»»

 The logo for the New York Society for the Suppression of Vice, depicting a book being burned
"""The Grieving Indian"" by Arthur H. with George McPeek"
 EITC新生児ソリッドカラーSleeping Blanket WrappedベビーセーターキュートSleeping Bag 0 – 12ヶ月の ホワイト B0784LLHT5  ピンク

««
»»

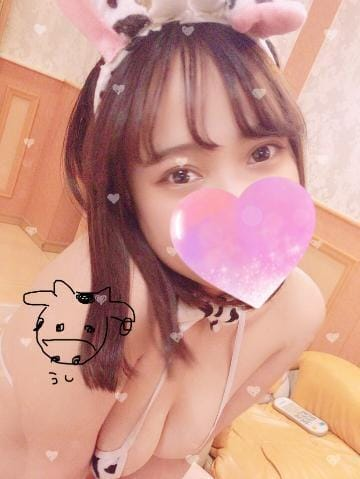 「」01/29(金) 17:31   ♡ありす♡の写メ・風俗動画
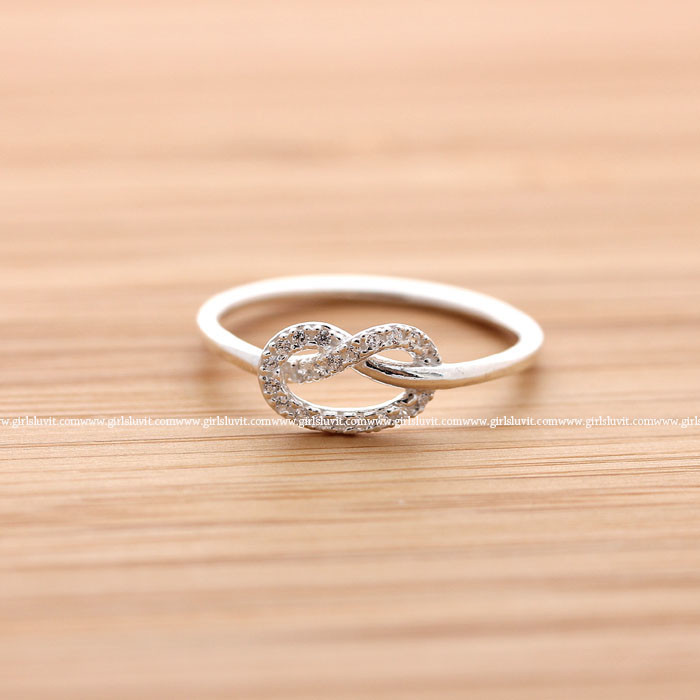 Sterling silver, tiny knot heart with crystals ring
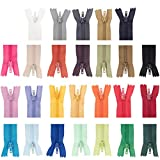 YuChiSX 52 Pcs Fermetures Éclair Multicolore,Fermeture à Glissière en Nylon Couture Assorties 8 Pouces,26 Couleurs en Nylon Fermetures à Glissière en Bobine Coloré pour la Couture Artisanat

««
»»

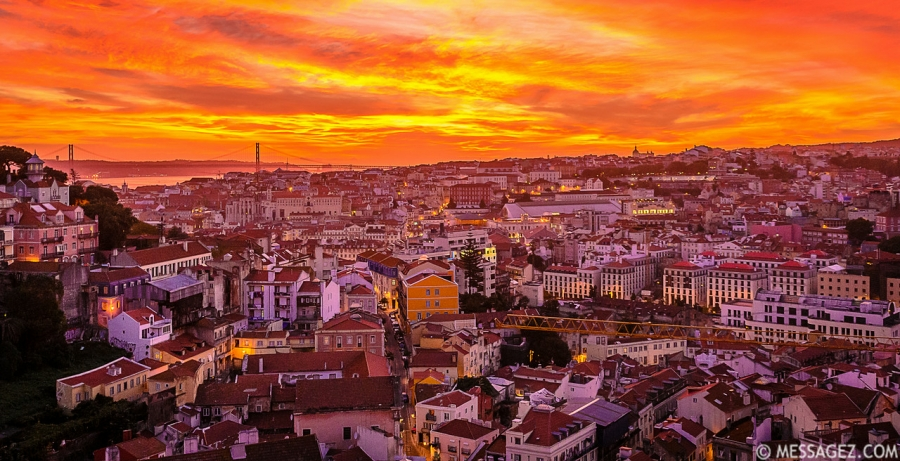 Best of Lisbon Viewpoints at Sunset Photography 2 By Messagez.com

««

## BRIEF
Copy the stretch of the records above that runs from the line with "by Arthur H." through the line with "EITC新生児ソリッドカラーSleeping Blanket WrappedベビーセーターキュートSleeping". Both end lines belong in the copy, and nothing else does.

## RESPONSE
"""The Grieving Indian"" by Arthur H. with George McPeek"
 EITC新生児ソリッドカラーSleeping Blanket WrappedベビーセーターキュートSleeping Bag 0 – 12ヶ月の ホワイト B0784LLHT5  ピンク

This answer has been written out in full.